"""

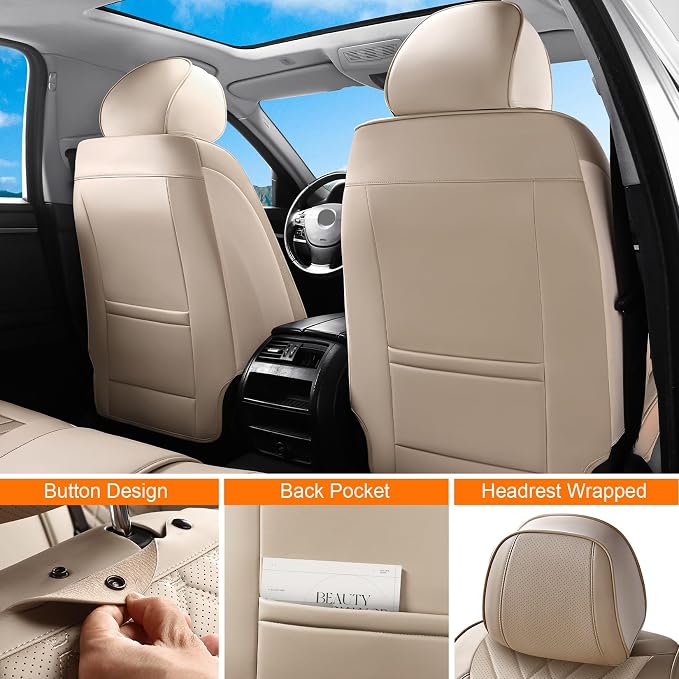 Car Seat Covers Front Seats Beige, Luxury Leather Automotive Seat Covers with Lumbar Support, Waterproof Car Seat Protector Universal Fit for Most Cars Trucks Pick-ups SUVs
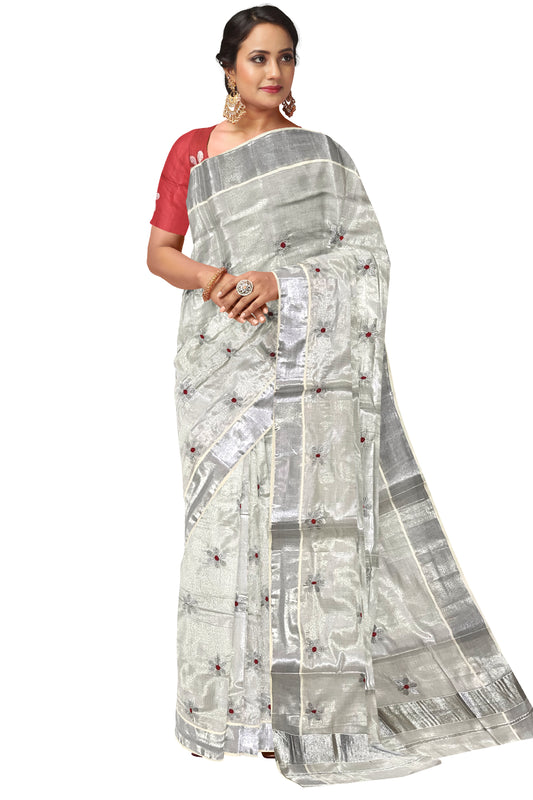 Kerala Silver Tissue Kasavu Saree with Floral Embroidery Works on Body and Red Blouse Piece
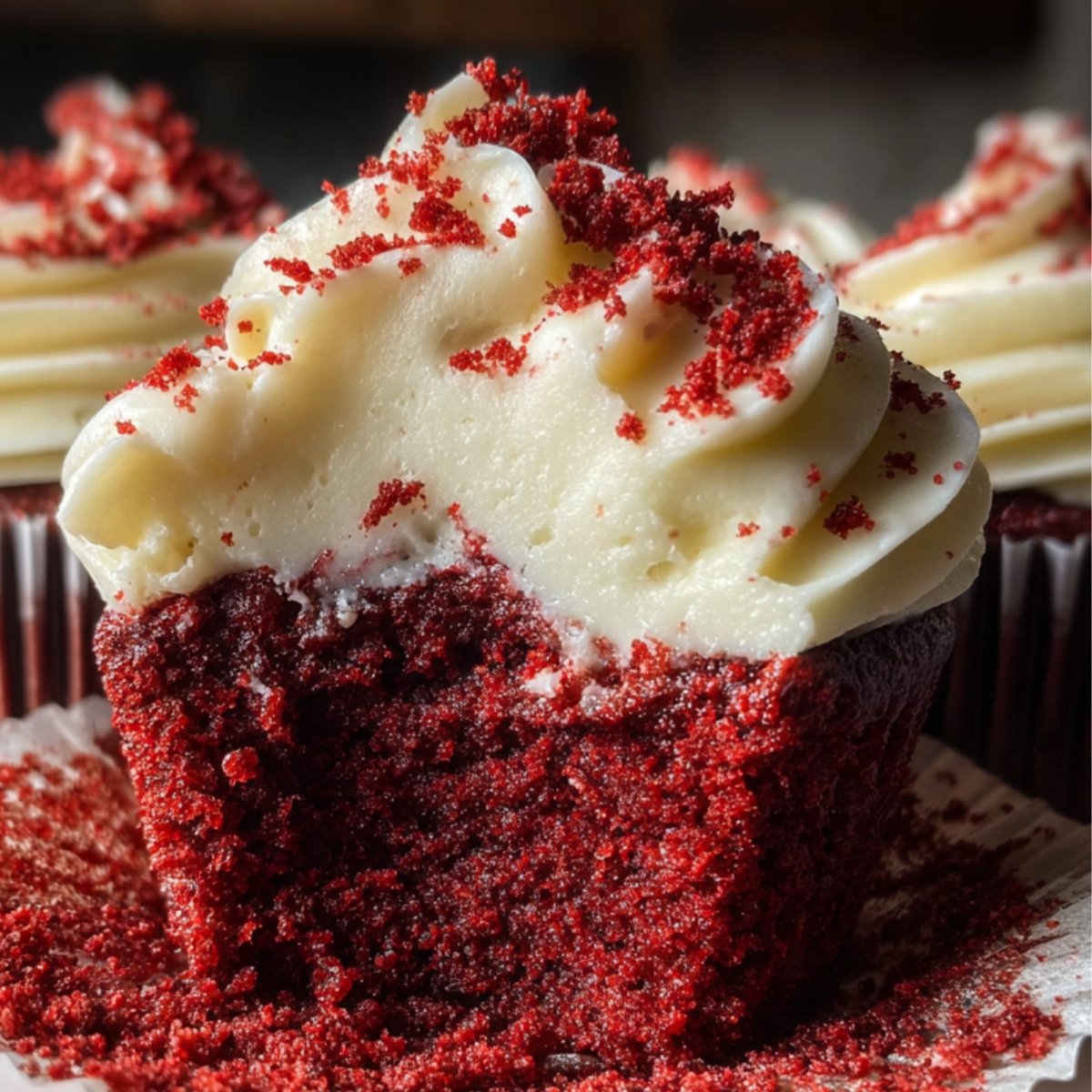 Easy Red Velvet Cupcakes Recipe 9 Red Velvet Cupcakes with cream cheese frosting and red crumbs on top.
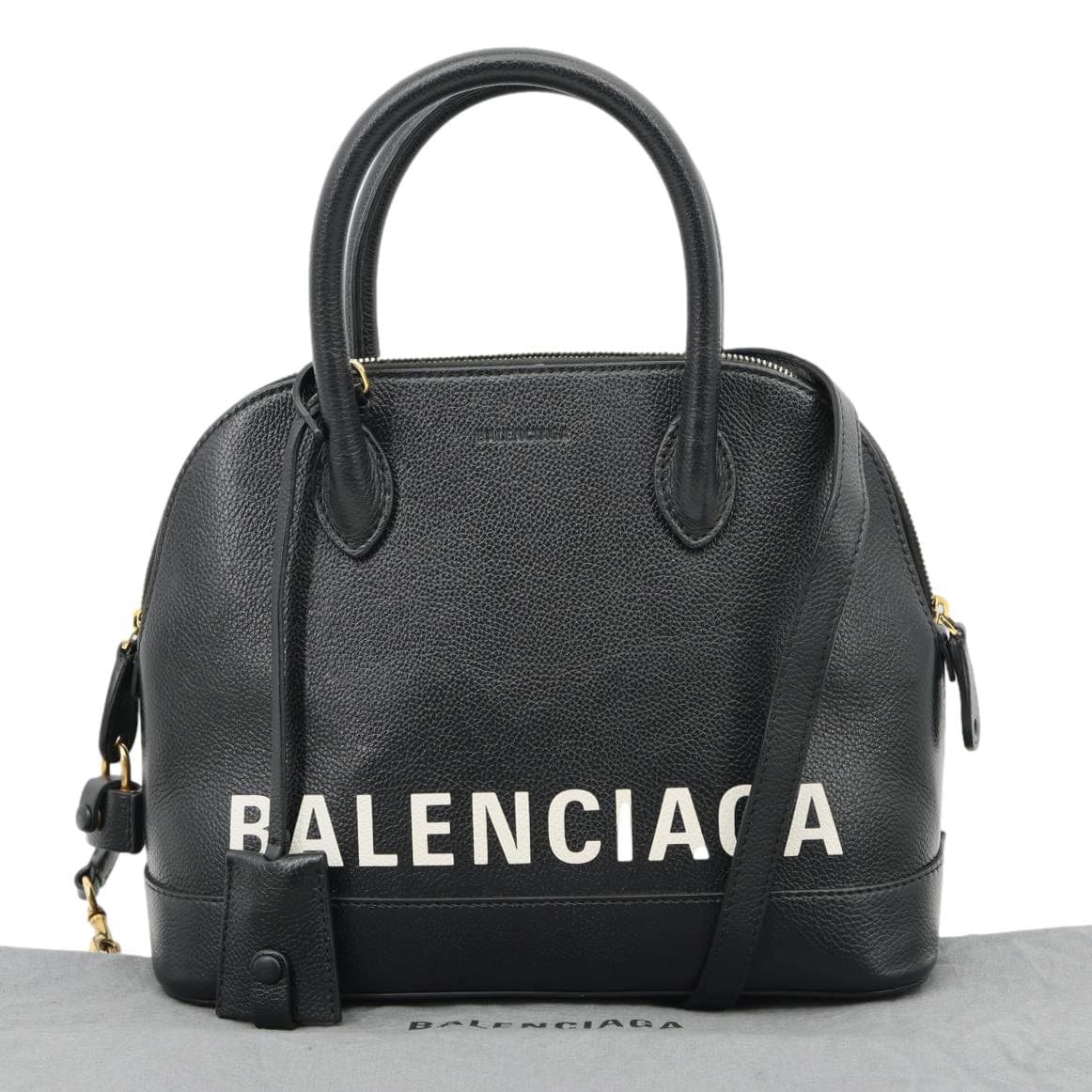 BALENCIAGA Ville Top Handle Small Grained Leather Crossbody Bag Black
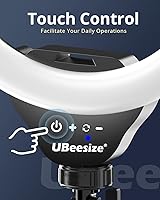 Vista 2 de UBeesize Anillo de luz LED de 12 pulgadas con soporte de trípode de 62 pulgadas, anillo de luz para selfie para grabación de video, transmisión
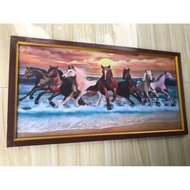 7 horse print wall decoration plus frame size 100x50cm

"""

= 题目 =
把上面的全部数据改写成 Markdown 表格，两列叫“序号”和“内容”，每行放一个编号和对应的那行文字，空行不要。图片不用放进去。

= 本题解答 =
| 序号 | 内容 |
|---|---|
| 1 |  Car Seat Covers Front Seats Beige, Luxury Leather Automotive Seat Covers with Lumbar Support, Waterproof Car Seat Protector Universal Fit for Most Cars Trucks Pick-ups SUVs |
| 2 |  Kerala Silver Tissue Kasavu Saree with Floral Embroidery Works on Body and Red Blouse Piece |
| 3 |  Easy Red Velvet Cupcakes Recipe 9 Red Velvet Cupcakes with cream cheese frosting and red crumbs on top. |
| 4 |  BALENCIAGA Ville Top Handle Small Grained Leather Crossbody Bag Black |
| 5 |  Vista 2 de UBeesize Anillo de luz LED de 12 pulgadas con soporte de trípode de 62 pulgadas, anillo de luz para selfie para grabación de video, transmisión |
| 6 |  7 horse print wall decoration plus frame size 100x50cm |